“Il braccialetto”
di Lia Levi

Estate ’43: dalla caduta del fascismo alla razzia degli ebrei romani, una storia di amicizia e identità

di / 29 gennaio 2015

«Quando scrivo per bambini – mi dice sorridendo – racconto le storie che ancora mi piacerebbe ascoltare». Lia Levi ha più di ottant’anni e un sorriso generoso. Ha scritto tanto per bambini, ma non solo per loro. Nei suoi racconti ha toccato i temi scottanti della storia del nostro Novecento. Il braccialetto (e/o, 2014) è il suo ultimo romanzo.
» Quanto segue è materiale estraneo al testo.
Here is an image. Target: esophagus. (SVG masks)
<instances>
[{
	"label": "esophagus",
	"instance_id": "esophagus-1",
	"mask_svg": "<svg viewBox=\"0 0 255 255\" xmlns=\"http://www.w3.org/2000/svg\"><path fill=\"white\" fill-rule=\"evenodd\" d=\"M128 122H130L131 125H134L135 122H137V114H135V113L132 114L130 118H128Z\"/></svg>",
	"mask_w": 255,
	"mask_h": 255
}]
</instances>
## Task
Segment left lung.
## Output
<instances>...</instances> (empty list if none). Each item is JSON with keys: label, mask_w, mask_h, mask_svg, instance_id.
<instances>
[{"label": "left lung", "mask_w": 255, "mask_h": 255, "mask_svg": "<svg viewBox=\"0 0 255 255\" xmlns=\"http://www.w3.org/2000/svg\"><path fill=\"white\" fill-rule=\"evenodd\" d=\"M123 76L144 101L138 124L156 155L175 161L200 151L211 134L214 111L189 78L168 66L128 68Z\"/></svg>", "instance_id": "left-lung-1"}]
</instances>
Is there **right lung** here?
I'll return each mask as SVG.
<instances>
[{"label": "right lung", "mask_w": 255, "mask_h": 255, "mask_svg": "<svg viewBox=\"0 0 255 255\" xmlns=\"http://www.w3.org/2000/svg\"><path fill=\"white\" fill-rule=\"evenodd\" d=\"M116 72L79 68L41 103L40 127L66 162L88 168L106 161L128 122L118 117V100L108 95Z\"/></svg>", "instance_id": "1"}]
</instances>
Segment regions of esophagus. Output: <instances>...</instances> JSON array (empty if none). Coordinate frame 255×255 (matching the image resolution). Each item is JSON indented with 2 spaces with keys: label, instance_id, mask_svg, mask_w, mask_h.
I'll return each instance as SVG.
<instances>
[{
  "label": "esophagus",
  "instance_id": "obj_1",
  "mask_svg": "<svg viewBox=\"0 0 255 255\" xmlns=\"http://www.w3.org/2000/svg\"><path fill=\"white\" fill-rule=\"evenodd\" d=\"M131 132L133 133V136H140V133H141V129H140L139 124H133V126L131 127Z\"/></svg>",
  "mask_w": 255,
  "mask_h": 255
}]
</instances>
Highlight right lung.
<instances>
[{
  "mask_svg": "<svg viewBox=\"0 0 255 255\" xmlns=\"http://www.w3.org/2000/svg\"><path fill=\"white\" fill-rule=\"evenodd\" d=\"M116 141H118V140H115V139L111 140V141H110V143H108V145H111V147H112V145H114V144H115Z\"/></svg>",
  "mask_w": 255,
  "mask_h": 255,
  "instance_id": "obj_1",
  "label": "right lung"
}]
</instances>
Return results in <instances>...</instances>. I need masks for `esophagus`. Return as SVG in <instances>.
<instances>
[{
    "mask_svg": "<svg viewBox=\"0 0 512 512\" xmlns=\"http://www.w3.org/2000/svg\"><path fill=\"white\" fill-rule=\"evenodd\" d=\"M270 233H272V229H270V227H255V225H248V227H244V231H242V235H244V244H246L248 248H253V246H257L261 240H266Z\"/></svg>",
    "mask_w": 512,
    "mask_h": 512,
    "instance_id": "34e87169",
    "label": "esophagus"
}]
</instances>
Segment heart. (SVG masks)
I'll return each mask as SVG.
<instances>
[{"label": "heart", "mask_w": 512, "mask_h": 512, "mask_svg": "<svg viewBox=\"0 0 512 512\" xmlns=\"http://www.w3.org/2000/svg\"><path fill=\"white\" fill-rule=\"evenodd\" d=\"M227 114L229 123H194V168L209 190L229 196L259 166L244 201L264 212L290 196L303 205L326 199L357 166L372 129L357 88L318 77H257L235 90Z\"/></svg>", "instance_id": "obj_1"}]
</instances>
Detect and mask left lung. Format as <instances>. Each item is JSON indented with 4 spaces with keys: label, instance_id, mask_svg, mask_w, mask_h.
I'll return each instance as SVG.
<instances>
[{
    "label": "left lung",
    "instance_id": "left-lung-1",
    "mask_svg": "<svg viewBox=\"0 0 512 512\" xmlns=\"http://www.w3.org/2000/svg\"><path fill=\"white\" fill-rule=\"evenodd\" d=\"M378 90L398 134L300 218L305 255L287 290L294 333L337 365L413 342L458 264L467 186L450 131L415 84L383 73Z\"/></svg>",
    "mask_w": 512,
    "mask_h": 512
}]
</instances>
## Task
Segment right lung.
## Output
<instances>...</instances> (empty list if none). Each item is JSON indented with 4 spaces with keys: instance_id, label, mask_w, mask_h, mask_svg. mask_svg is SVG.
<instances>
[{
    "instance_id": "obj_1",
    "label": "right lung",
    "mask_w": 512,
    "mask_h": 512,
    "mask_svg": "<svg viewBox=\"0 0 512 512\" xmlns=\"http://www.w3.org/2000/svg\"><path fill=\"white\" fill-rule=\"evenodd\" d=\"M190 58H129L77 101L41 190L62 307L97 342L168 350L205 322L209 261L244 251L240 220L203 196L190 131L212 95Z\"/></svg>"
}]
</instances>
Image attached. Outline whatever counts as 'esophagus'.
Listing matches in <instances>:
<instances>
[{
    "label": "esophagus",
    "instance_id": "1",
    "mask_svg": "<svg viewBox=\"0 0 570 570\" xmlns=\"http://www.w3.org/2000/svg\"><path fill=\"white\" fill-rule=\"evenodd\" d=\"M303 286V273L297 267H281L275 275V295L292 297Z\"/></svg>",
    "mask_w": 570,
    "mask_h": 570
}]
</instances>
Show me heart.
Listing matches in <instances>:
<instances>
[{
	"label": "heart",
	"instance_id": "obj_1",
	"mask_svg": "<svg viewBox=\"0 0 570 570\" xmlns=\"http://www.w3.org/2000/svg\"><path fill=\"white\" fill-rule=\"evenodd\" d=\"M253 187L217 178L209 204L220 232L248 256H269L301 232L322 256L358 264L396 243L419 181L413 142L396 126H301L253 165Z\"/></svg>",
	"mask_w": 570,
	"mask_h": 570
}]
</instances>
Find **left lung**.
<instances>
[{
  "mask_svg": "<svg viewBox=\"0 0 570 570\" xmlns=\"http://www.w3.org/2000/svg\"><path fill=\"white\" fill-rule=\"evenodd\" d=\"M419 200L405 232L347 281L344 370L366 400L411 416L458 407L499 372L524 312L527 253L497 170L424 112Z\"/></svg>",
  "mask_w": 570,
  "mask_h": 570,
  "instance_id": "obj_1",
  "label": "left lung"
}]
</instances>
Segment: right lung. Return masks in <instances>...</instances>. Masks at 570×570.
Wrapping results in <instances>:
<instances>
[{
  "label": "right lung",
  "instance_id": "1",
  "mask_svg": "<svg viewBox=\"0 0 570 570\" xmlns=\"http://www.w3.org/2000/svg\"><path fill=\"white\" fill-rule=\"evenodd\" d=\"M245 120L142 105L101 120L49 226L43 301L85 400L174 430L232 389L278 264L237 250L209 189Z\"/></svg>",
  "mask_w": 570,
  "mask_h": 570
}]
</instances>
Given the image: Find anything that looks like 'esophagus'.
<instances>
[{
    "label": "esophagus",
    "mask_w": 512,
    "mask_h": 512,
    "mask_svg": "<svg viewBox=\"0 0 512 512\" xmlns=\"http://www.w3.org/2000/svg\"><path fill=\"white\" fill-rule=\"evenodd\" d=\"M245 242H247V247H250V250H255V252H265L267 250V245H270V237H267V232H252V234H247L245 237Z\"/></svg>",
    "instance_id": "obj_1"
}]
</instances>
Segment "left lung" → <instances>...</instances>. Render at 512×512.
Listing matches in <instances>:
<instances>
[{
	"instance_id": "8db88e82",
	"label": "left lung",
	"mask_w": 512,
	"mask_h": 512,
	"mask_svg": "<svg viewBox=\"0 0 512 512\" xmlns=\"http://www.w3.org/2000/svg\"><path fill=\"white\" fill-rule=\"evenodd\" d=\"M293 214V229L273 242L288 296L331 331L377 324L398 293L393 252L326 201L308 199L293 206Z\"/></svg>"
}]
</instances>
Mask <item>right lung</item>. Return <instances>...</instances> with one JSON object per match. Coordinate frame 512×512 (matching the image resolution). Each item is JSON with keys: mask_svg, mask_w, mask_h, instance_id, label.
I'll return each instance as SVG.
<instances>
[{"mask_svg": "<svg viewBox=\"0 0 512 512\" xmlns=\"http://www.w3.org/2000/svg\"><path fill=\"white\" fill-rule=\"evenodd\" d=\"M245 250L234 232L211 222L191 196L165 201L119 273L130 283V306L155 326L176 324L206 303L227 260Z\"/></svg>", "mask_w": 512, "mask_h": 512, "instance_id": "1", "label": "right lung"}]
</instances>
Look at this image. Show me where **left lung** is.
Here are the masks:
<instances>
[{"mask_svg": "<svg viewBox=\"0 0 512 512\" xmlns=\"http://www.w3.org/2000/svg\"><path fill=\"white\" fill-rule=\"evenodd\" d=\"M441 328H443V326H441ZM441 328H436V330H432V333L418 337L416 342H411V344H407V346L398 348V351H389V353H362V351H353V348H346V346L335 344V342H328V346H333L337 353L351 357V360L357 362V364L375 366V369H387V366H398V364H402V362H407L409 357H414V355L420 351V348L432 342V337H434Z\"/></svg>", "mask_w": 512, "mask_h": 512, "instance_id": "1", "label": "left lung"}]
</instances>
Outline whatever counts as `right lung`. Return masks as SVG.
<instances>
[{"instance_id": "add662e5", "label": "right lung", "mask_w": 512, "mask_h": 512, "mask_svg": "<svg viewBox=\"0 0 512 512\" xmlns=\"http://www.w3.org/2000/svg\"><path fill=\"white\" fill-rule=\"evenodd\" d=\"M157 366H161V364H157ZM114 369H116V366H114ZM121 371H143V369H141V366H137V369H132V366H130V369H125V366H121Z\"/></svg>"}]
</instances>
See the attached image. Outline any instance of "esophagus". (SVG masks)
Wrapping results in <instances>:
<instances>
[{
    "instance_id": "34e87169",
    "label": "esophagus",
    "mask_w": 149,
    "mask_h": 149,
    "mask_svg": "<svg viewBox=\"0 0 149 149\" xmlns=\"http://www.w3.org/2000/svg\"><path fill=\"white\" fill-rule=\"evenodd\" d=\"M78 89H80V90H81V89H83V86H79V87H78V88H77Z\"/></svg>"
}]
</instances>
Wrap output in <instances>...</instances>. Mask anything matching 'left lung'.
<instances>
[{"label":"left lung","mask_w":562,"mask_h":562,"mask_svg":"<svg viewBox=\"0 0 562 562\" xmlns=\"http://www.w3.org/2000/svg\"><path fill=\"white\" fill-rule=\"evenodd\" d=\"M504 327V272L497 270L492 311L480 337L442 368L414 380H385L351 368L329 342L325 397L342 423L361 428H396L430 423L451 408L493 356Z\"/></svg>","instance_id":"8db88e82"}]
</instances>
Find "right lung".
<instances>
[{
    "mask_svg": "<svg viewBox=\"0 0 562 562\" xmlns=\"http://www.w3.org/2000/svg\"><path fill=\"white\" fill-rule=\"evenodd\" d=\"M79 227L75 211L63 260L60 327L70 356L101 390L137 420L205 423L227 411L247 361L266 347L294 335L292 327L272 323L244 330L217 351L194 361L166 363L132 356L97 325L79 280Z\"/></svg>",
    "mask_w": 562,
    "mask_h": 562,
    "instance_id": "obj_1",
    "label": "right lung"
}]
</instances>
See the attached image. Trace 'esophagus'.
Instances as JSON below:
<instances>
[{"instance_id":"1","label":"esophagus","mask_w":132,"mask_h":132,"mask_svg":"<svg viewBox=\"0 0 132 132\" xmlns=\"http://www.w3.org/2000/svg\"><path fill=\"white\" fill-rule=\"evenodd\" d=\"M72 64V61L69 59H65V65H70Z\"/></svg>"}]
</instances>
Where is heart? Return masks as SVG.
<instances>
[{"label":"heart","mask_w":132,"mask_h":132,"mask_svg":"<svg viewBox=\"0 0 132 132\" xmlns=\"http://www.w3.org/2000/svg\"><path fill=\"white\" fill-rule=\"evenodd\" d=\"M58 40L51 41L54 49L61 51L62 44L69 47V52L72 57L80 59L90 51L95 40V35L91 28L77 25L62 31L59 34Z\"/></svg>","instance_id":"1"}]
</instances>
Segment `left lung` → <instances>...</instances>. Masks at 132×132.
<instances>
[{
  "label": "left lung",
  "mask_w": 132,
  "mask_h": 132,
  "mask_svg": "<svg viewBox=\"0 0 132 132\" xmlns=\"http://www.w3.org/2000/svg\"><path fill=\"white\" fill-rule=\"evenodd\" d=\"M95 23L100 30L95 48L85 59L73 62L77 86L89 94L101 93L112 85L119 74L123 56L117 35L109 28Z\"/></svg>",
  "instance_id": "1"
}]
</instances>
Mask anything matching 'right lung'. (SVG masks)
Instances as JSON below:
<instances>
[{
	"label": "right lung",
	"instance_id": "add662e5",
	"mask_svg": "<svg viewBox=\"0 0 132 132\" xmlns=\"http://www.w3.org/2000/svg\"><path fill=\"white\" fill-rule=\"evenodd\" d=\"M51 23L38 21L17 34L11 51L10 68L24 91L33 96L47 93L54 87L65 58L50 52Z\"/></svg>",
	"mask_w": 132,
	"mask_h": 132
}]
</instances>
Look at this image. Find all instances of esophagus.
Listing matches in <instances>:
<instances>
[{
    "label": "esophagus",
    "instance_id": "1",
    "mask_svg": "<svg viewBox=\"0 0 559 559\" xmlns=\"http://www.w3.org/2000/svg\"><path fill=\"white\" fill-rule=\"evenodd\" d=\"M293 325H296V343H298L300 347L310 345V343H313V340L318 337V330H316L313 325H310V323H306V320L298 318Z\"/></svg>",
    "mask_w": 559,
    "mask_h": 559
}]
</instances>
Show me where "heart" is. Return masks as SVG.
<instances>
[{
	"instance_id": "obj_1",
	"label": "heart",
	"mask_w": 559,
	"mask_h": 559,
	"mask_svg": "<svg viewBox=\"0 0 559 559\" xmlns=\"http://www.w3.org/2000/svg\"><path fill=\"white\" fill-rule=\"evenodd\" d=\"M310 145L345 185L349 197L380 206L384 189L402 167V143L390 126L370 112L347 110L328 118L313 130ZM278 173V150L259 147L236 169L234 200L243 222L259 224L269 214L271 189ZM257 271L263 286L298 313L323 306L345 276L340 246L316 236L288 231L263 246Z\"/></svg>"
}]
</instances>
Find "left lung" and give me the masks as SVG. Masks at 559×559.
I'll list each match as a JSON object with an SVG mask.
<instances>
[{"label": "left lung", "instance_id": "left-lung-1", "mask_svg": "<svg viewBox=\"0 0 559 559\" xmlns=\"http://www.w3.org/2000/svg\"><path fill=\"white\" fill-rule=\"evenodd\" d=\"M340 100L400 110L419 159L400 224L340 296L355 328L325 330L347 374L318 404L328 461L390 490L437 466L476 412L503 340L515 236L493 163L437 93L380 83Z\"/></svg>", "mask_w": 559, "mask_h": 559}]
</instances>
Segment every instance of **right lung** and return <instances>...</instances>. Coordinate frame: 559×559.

«Noi ci incontriamo con i grandi problemi della Storia, con le tragedie, però quello che viviamo nel quotidiano sono i nostri piccoli problemi di esseri umani», ha detto in un’intervista televisiva. Ed è proprio questo che la Levi cerca di fare nei suoi libri: mostrare l’interferire dei grandi problemi della Storia con le nostre piccole questioni quotidiane; raccontare l’irrompere della Storia nella storia di ciascuno di noi. Così l’autrice racconta il passato con il filtro dell’immaginazione e dell’emozione, aggiogando il lettore che si immedesima nei personaggi e nelle loro vite minute.

Divenuta famosa con Una bambina e basta (1994), romanzo autobiografico in cui racconta le vicissitudini di una bambina ebrea (lei) durante le persecuzioni razziali, Lia Levi è una voce autorevole della comunità ebraica romana (ha fondato e diretto per anni il mensile Shalom).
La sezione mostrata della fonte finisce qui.